**Enunciado A:** Reescreva as linhas que vêm depois do trecho, da primeira até a que contém "1452 millimetres", inclusive, substituindo "photographer" por "viewer" e mantendo todo o resto inalterado. Não inclua as imagens na resposta.

Certa feita, o presidente da Argentina Juan Perón escreveu em carta ao então presidente do Chile, Carlos Ibáñez: "Meu caro amigo: dê ao povo tudo o que for possível. Quando lhe parecer que você está dando muito, dê mais. Você verá os resultados. Todos irão lhe apavorar com o espectro de um colapso econômico. Mas tudo isso é uma mentira. Não há nada mais elástico do que a economia, que todos temem tanto porque ninguém a entende".

Para os populistas, a economia é elástica e a crise fiscal se resolve apertando o pé no acelerador e colocando a economia para crescer. Na América Latina o populismo produziu décadas de inflação e estagnação. A Argentina regride há sete décadas.

É compreensível que políticos escolham a estratégia populista. Dá resultados eleitorais. É péssimo para o país e para a sociedade e, principalmente, para os pobres --populismo sempre leva à crise e ao desemprego--, mas traz bônus eleitorais no curto prazo.

Quando técnicos ou intelectuais prometem o Paraíso, eles escondem dos cidadãos as reais limitações da economia e os verdadeiros problemas a serem enfrentados.

Pior ainda, dão munição à pior forma de política: a que procura manipular a opinião pública em busca de votos, evitando uma discussão civilizada e adulta de nossos problemas.

O desequilíbrio fiscal representa um genuíno conflito distributivo. Se no século 19 esse embate se dava prioritariamente no âmbito do confronto entre o capital e o trabalho, hoje seus principais campos de batalha são o Tesouro Nacional e o Congresso, que é a instância que arbitra o conflito.

Sempre haverá temas técnicos. Por exemplo, qual será o efeito desta ou daquela forma de tributação sobre o crescimento? E sobre a desigualdade e pobreza? Estes e outros temas demandam o debate sério informado com o melhor aporte da academia. Mas a decisão final é política.

**Entradas listadas:**
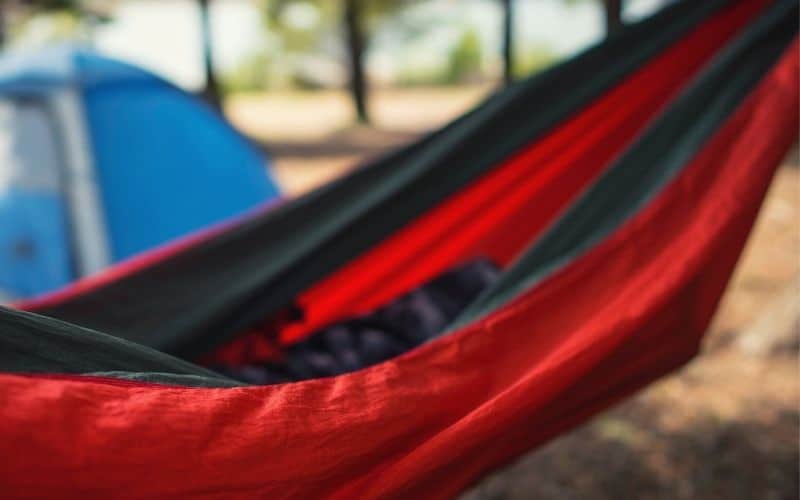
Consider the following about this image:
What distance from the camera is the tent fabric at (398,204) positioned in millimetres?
1412

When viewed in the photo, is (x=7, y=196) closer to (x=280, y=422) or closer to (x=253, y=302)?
(x=253, y=302)

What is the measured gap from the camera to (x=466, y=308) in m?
1.32

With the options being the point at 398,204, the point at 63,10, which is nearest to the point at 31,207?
the point at 398,204

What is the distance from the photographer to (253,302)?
1452 millimetres

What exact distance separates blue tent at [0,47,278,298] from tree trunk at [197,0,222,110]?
560 cm

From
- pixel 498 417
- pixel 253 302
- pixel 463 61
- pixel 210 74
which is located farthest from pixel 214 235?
pixel 463 61

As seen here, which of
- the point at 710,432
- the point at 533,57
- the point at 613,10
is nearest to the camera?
the point at 710,432

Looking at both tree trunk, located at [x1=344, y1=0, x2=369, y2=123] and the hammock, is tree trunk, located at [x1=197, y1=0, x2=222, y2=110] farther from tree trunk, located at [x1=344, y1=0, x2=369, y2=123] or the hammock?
the hammock

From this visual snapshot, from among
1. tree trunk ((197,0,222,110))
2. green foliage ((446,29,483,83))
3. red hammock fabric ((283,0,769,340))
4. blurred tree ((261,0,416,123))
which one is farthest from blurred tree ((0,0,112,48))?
red hammock fabric ((283,0,769,340))

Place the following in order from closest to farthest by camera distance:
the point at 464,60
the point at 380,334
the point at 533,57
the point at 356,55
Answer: the point at 380,334 < the point at 356,55 < the point at 533,57 < the point at 464,60

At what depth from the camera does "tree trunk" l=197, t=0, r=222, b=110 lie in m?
8.00

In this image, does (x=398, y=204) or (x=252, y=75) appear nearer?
(x=398, y=204)

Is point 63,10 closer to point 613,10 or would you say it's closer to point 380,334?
point 613,10

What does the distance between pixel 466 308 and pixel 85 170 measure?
141 cm
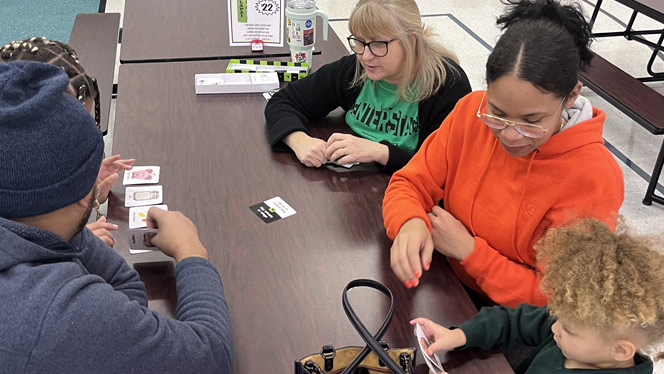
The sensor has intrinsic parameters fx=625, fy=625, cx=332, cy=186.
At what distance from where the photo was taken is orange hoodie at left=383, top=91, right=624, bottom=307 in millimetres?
1337

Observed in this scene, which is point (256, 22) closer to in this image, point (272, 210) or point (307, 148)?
point (307, 148)

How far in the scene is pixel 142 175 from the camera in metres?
1.67

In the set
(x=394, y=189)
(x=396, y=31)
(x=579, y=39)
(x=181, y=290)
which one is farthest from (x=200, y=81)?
(x=579, y=39)

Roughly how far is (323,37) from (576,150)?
1462 mm

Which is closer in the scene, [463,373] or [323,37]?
[463,373]

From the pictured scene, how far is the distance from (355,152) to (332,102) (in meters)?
0.33

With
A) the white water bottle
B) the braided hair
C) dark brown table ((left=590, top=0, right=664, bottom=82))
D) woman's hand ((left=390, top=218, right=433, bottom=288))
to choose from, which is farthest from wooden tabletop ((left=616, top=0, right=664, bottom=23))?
the braided hair

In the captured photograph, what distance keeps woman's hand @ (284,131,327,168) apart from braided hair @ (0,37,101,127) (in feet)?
1.84

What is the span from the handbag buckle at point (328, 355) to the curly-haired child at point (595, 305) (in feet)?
0.62

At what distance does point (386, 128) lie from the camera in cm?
193

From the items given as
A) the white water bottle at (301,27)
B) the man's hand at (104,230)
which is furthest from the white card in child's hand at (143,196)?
the white water bottle at (301,27)

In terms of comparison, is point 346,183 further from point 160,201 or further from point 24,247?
point 24,247

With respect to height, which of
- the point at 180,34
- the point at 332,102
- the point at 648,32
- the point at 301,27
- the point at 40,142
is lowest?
the point at 648,32

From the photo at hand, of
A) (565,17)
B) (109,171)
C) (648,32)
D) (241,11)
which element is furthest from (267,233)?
(648,32)
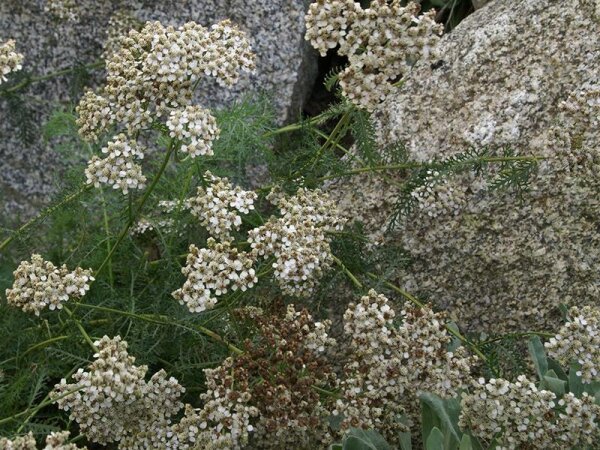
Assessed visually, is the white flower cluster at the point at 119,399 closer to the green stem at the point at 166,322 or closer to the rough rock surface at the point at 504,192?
the green stem at the point at 166,322

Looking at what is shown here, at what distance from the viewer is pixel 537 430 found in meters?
2.68

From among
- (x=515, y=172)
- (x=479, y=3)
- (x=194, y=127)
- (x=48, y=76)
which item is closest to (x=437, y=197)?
(x=515, y=172)

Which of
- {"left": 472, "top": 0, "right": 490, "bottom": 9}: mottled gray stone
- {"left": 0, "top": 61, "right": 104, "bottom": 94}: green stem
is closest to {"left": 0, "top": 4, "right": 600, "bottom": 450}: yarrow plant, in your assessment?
{"left": 0, "top": 61, "right": 104, "bottom": 94}: green stem

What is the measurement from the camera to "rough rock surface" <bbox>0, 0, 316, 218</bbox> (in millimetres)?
4770

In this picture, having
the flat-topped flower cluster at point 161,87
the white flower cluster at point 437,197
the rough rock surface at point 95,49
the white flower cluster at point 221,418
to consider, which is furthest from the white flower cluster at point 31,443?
the rough rock surface at point 95,49

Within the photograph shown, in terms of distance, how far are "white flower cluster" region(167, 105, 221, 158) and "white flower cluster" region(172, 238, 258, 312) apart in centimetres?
26

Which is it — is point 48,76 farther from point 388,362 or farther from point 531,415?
point 531,415

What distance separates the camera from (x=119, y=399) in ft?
8.79

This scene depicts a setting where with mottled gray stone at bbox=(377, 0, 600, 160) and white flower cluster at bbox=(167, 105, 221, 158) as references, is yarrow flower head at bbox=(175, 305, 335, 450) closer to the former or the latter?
white flower cluster at bbox=(167, 105, 221, 158)

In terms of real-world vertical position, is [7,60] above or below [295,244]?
above

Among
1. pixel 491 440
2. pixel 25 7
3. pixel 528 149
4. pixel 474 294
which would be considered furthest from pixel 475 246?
pixel 25 7

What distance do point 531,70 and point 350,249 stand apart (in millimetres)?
1084

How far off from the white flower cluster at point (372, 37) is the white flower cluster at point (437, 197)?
821 millimetres

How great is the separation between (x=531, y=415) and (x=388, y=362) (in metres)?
0.41
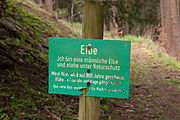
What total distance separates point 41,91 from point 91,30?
226 cm

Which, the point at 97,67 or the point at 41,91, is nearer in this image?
the point at 97,67

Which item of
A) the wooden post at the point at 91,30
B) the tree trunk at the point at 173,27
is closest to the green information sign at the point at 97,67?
the wooden post at the point at 91,30

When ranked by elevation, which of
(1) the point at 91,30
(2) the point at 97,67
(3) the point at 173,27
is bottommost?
(2) the point at 97,67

**Enunciado B:** Copie do trecho sobre o populismo, sem nenhuma alteração, a passagem que vai de "O desequilíbrio fiscal" até "final é política.", inclusive.

**Resposta final A:**
Consider the following about this image:
What distance from the camera is the tent fabric at (398,204) positioned in millimetres?
1412

When viewed in the photo, is (x=7, y=196) closer to (x=280, y=422) or closer to (x=253, y=302)?
(x=253, y=302)

What is the measured gap from the camera to (x=466, y=308) in m?
1.32

With the options being the point at 398,204, the point at 63,10, which is nearest to the point at 31,207?
the point at 398,204

What is the distance from the viewer to (253,302)?
1452 millimetres

**Resposta final B:**
O desequilíbrio fiscal representa um genuíno conflito distributivo. Se no século 19 esse embate se dava prioritariamente no âmbito do confronto entre o capital e o trabalho, hoje seus principais campos de batalha são o Tesouro Nacional e o Congresso, que é a instância que arbitra o conflito.

Sempre haverá temas técnicos. Por exemplo, qual será o efeito desta ou daquela forma de tributação sobre o crescimento? E sobre a desigualdade e pobreza? Estes e outros temas demandam o debate sério informado com o melhor aporte da academia. Mas a decisão final é política.